About 30 protesters gathered Saturday for a march through Santa Maria that led to the Immigration and Customs Enforcement (ICE) office, where participants called for change in the treatment of the undocumented community, in local leadership and in the funding of local police.
The group, which gathered at 11 a.m. outside Kohl's on South Broadway, walked northward on Broadway, then turned on Betteravia Road toward the Santa Maria Police Department before heading south on Skyway Drive. Protesters then turned on Depot Street toward the Immigration and Customs Enforcement (ICE) office at 740 Century St., which was closed for the day.
The action was not led by any single organization but included various community members with support from the Santa Maria Youth Abolitionists, said Santa Maria resident and protest attendee Chuy Caracoles.
"It's basically just members of the community," Caracoles said, looking at the individuals seated outside the doors of the facility with signs stating "Families belong together" and "Melt ICE."
Protests outside the ICE facility also took place on June 30 and July 15, with concerns about the facility stretching back several years. In 2014, over 1,000 people attended a City Council meeting with concerns about bringing the facility to Santa Maria, which the council ultimately approved.
While not a detention center, the site serves as a processing and holding area for individuals recently released from local prison or jail who may be subject to deportation following their release, as described by Los Angeles Field Office Deputy Director David Marin in 2015.
Outside the ICE facility, participants held a teach-in, discussing the need for defunding of local police, or limiting police budgets to reallocate money to other community services, as well as the need for further support of farmworkers and undocumented individuals on the Central Coast.
Attendees Jackie Vargas and an individual named Bam said they chose to participate in the event because of deep connections to the subject of undocumented and immigrant rights, having had family members deported themselves.
“It’s a touchy, personal topic for us. It’s something we both feel strongly about,” Vargas said.
Bam described how deportation threatens the basic rights of those who are just looking to support themselves and their families.
"It's a thing that happens, and that's why we're here to fight things like that, so future generations don't have to live through this trauma," Bam said. "There are people who are coming here literally to work. We're all human beings and deserve basic human rights."

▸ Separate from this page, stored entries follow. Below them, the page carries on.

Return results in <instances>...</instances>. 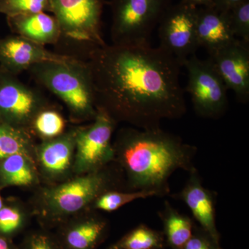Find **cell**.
Here are the masks:
<instances>
[{
	"instance_id": "cell-1",
	"label": "cell",
	"mask_w": 249,
	"mask_h": 249,
	"mask_svg": "<svg viewBox=\"0 0 249 249\" xmlns=\"http://www.w3.org/2000/svg\"><path fill=\"white\" fill-rule=\"evenodd\" d=\"M85 62L96 108L116 122L156 129L163 120L180 119L186 114L180 83L182 66L160 47L105 44L90 49Z\"/></svg>"
},
{
	"instance_id": "cell-2",
	"label": "cell",
	"mask_w": 249,
	"mask_h": 249,
	"mask_svg": "<svg viewBox=\"0 0 249 249\" xmlns=\"http://www.w3.org/2000/svg\"><path fill=\"white\" fill-rule=\"evenodd\" d=\"M113 147L114 157L125 174L127 191H152L157 196H169L173 174L178 170L189 173L196 168L197 148L160 127L122 129Z\"/></svg>"
},
{
	"instance_id": "cell-3",
	"label": "cell",
	"mask_w": 249,
	"mask_h": 249,
	"mask_svg": "<svg viewBox=\"0 0 249 249\" xmlns=\"http://www.w3.org/2000/svg\"><path fill=\"white\" fill-rule=\"evenodd\" d=\"M34 79L66 104L73 114L93 117L97 113L92 80L86 62H47L28 70Z\"/></svg>"
},
{
	"instance_id": "cell-4",
	"label": "cell",
	"mask_w": 249,
	"mask_h": 249,
	"mask_svg": "<svg viewBox=\"0 0 249 249\" xmlns=\"http://www.w3.org/2000/svg\"><path fill=\"white\" fill-rule=\"evenodd\" d=\"M111 36L114 45L150 44L152 32L172 5L171 0H111Z\"/></svg>"
},
{
	"instance_id": "cell-5",
	"label": "cell",
	"mask_w": 249,
	"mask_h": 249,
	"mask_svg": "<svg viewBox=\"0 0 249 249\" xmlns=\"http://www.w3.org/2000/svg\"><path fill=\"white\" fill-rule=\"evenodd\" d=\"M188 71L187 92L196 114L206 119H217L227 111V88L212 62L201 60L196 54L183 65Z\"/></svg>"
},
{
	"instance_id": "cell-6",
	"label": "cell",
	"mask_w": 249,
	"mask_h": 249,
	"mask_svg": "<svg viewBox=\"0 0 249 249\" xmlns=\"http://www.w3.org/2000/svg\"><path fill=\"white\" fill-rule=\"evenodd\" d=\"M103 5L104 0H51V13L62 36L91 49L106 44L101 34Z\"/></svg>"
},
{
	"instance_id": "cell-7",
	"label": "cell",
	"mask_w": 249,
	"mask_h": 249,
	"mask_svg": "<svg viewBox=\"0 0 249 249\" xmlns=\"http://www.w3.org/2000/svg\"><path fill=\"white\" fill-rule=\"evenodd\" d=\"M196 6L181 0L170 6L159 24L160 47L182 67L199 48L196 35Z\"/></svg>"
},
{
	"instance_id": "cell-8",
	"label": "cell",
	"mask_w": 249,
	"mask_h": 249,
	"mask_svg": "<svg viewBox=\"0 0 249 249\" xmlns=\"http://www.w3.org/2000/svg\"><path fill=\"white\" fill-rule=\"evenodd\" d=\"M116 123L106 111L97 109L93 124L78 129L75 142L77 170L96 171L114 158L111 139Z\"/></svg>"
},
{
	"instance_id": "cell-9",
	"label": "cell",
	"mask_w": 249,
	"mask_h": 249,
	"mask_svg": "<svg viewBox=\"0 0 249 249\" xmlns=\"http://www.w3.org/2000/svg\"><path fill=\"white\" fill-rule=\"evenodd\" d=\"M43 98L38 91L0 69V119L15 127L34 120L42 109Z\"/></svg>"
},
{
	"instance_id": "cell-10",
	"label": "cell",
	"mask_w": 249,
	"mask_h": 249,
	"mask_svg": "<svg viewBox=\"0 0 249 249\" xmlns=\"http://www.w3.org/2000/svg\"><path fill=\"white\" fill-rule=\"evenodd\" d=\"M210 61L217 70L227 89L235 93L237 101H249V44L238 39L213 53Z\"/></svg>"
},
{
	"instance_id": "cell-11",
	"label": "cell",
	"mask_w": 249,
	"mask_h": 249,
	"mask_svg": "<svg viewBox=\"0 0 249 249\" xmlns=\"http://www.w3.org/2000/svg\"><path fill=\"white\" fill-rule=\"evenodd\" d=\"M109 183V177L101 170L91 172L52 190L49 204L60 213H76L108 191Z\"/></svg>"
},
{
	"instance_id": "cell-12",
	"label": "cell",
	"mask_w": 249,
	"mask_h": 249,
	"mask_svg": "<svg viewBox=\"0 0 249 249\" xmlns=\"http://www.w3.org/2000/svg\"><path fill=\"white\" fill-rule=\"evenodd\" d=\"M76 58L50 52L45 46L21 36H8L0 40L1 70L17 75L37 64L47 62H70Z\"/></svg>"
},
{
	"instance_id": "cell-13",
	"label": "cell",
	"mask_w": 249,
	"mask_h": 249,
	"mask_svg": "<svg viewBox=\"0 0 249 249\" xmlns=\"http://www.w3.org/2000/svg\"><path fill=\"white\" fill-rule=\"evenodd\" d=\"M188 173L189 178L182 189L169 196L174 199L183 201L199 227L214 240L220 242V235L216 225V193L204 186L196 168Z\"/></svg>"
},
{
	"instance_id": "cell-14",
	"label": "cell",
	"mask_w": 249,
	"mask_h": 249,
	"mask_svg": "<svg viewBox=\"0 0 249 249\" xmlns=\"http://www.w3.org/2000/svg\"><path fill=\"white\" fill-rule=\"evenodd\" d=\"M196 35L199 47H204L209 54L237 40L229 25L227 12L214 6L197 7Z\"/></svg>"
},
{
	"instance_id": "cell-15",
	"label": "cell",
	"mask_w": 249,
	"mask_h": 249,
	"mask_svg": "<svg viewBox=\"0 0 249 249\" xmlns=\"http://www.w3.org/2000/svg\"><path fill=\"white\" fill-rule=\"evenodd\" d=\"M7 22L16 35L44 46L54 45L62 37L56 18L46 12L9 17Z\"/></svg>"
},
{
	"instance_id": "cell-16",
	"label": "cell",
	"mask_w": 249,
	"mask_h": 249,
	"mask_svg": "<svg viewBox=\"0 0 249 249\" xmlns=\"http://www.w3.org/2000/svg\"><path fill=\"white\" fill-rule=\"evenodd\" d=\"M163 224V232L166 247L170 249H182L191 238L196 224L186 214L181 213L165 201L163 209L158 212Z\"/></svg>"
},
{
	"instance_id": "cell-17",
	"label": "cell",
	"mask_w": 249,
	"mask_h": 249,
	"mask_svg": "<svg viewBox=\"0 0 249 249\" xmlns=\"http://www.w3.org/2000/svg\"><path fill=\"white\" fill-rule=\"evenodd\" d=\"M77 131L45 142L40 150V161L49 173L60 174L68 169Z\"/></svg>"
},
{
	"instance_id": "cell-18",
	"label": "cell",
	"mask_w": 249,
	"mask_h": 249,
	"mask_svg": "<svg viewBox=\"0 0 249 249\" xmlns=\"http://www.w3.org/2000/svg\"><path fill=\"white\" fill-rule=\"evenodd\" d=\"M107 231V222L103 219H88L71 228L65 242L70 249H95L102 242Z\"/></svg>"
},
{
	"instance_id": "cell-19",
	"label": "cell",
	"mask_w": 249,
	"mask_h": 249,
	"mask_svg": "<svg viewBox=\"0 0 249 249\" xmlns=\"http://www.w3.org/2000/svg\"><path fill=\"white\" fill-rule=\"evenodd\" d=\"M165 247L163 232L140 224L109 249H165Z\"/></svg>"
},
{
	"instance_id": "cell-20",
	"label": "cell",
	"mask_w": 249,
	"mask_h": 249,
	"mask_svg": "<svg viewBox=\"0 0 249 249\" xmlns=\"http://www.w3.org/2000/svg\"><path fill=\"white\" fill-rule=\"evenodd\" d=\"M0 174L5 183L14 186H27L34 179V172L24 154H16L3 160Z\"/></svg>"
},
{
	"instance_id": "cell-21",
	"label": "cell",
	"mask_w": 249,
	"mask_h": 249,
	"mask_svg": "<svg viewBox=\"0 0 249 249\" xmlns=\"http://www.w3.org/2000/svg\"><path fill=\"white\" fill-rule=\"evenodd\" d=\"M29 144L23 129L0 121V160L16 154L27 155Z\"/></svg>"
},
{
	"instance_id": "cell-22",
	"label": "cell",
	"mask_w": 249,
	"mask_h": 249,
	"mask_svg": "<svg viewBox=\"0 0 249 249\" xmlns=\"http://www.w3.org/2000/svg\"><path fill=\"white\" fill-rule=\"evenodd\" d=\"M152 196H157V195L152 191H107L95 200L94 206L106 212H112L137 199Z\"/></svg>"
},
{
	"instance_id": "cell-23",
	"label": "cell",
	"mask_w": 249,
	"mask_h": 249,
	"mask_svg": "<svg viewBox=\"0 0 249 249\" xmlns=\"http://www.w3.org/2000/svg\"><path fill=\"white\" fill-rule=\"evenodd\" d=\"M33 125L41 137L53 139L61 135L65 129V122L58 111L42 109L34 117Z\"/></svg>"
},
{
	"instance_id": "cell-24",
	"label": "cell",
	"mask_w": 249,
	"mask_h": 249,
	"mask_svg": "<svg viewBox=\"0 0 249 249\" xmlns=\"http://www.w3.org/2000/svg\"><path fill=\"white\" fill-rule=\"evenodd\" d=\"M39 12H51V0H0V14L7 18Z\"/></svg>"
},
{
	"instance_id": "cell-25",
	"label": "cell",
	"mask_w": 249,
	"mask_h": 249,
	"mask_svg": "<svg viewBox=\"0 0 249 249\" xmlns=\"http://www.w3.org/2000/svg\"><path fill=\"white\" fill-rule=\"evenodd\" d=\"M232 34L249 44V0H245L226 11Z\"/></svg>"
},
{
	"instance_id": "cell-26",
	"label": "cell",
	"mask_w": 249,
	"mask_h": 249,
	"mask_svg": "<svg viewBox=\"0 0 249 249\" xmlns=\"http://www.w3.org/2000/svg\"><path fill=\"white\" fill-rule=\"evenodd\" d=\"M182 249H223L220 242L214 240L209 232L199 225H196L191 238Z\"/></svg>"
},
{
	"instance_id": "cell-27",
	"label": "cell",
	"mask_w": 249,
	"mask_h": 249,
	"mask_svg": "<svg viewBox=\"0 0 249 249\" xmlns=\"http://www.w3.org/2000/svg\"><path fill=\"white\" fill-rule=\"evenodd\" d=\"M22 215L18 210L12 208H3L0 210V232L12 233L20 227Z\"/></svg>"
},
{
	"instance_id": "cell-28",
	"label": "cell",
	"mask_w": 249,
	"mask_h": 249,
	"mask_svg": "<svg viewBox=\"0 0 249 249\" xmlns=\"http://www.w3.org/2000/svg\"><path fill=\"white\" fill-rule=\"evenodd\" d=\"M28 249H55L48 237L45 235H35L31 238Z\"/></svg>"
},
{
	"instance_id": "cell-29",
	"label": "cell",
	"mask_w": 249,
	"mask_h": 249,
	"mask_svg": "<svg viewBox=\"0 0 249 249\" xmlns=\"http://www.w3.org/2000/svg\"><path fill=\"white\" fill-rule=\"evenodd\" d=\"M245 0H214V7L220 11H227Z\"/></svg>"
},
{
	"instance_id": "cell-30",
	"label": "cell",
	"mask_w": 249,
	"mask_h": 249,
	"mask_svg": "<svg viewBox=\"0 0 249 249\" xmlns=\"http://www.w3.org/2000/svg\"><path fill=\"white\" fill-rule=\"evenodd\" d=\"M196 7H211L214 6V0H182Z\"/></svg>"
},
{
	"instance_id": "cell-31",
	"label": "cell",
	"mask_w": 249,
	"mask_h": 249,
	"mask_svg": "<svg viewBox=\"0 0 249 249\" xmlns=\"http://www.w3.org/2000/svg\"><path fill=\"white\" fill-rule=\"evenodd\" d=\"M0 249H11L7 241L0 237Z\"/></svg>"
},
{
	"instance_id": "cell-32",
	"label": "cell",
	"mask_w": 249,
	"mask_h": 249,
	"mask_svg": "<svg viewBox=\"0 0 249 249\" xmlns=\"http://www.w3.org/2000/svg\"><path fill=\"white\" fill-rule=\"evenodd\" d=\"M2 200H1V196H0V210L2 209Z\"/></svg>"
}]
</instances>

One criticism expressed by participants was the lack of action by the Santa Maria City Council to divert more budget funds from the Santa Maria police toward other community resources in the most recent budget cycle.
While cuts were made to the department due to the COVID-19 financial crisis, police retained the largest cut of the pie with $33 million allocated for the 2020-21 fiscal year.
Nipomo resident Orel Alcanpar encouraged participants to vote in the upcoming election, calling on them to vote for leaders who will make local change such as granting more rights to farmworkers, fighting systematic racism and cutting the police budget.
"It's hard to believe in politicians, but we can at least vote some of them out," Alcanpar said.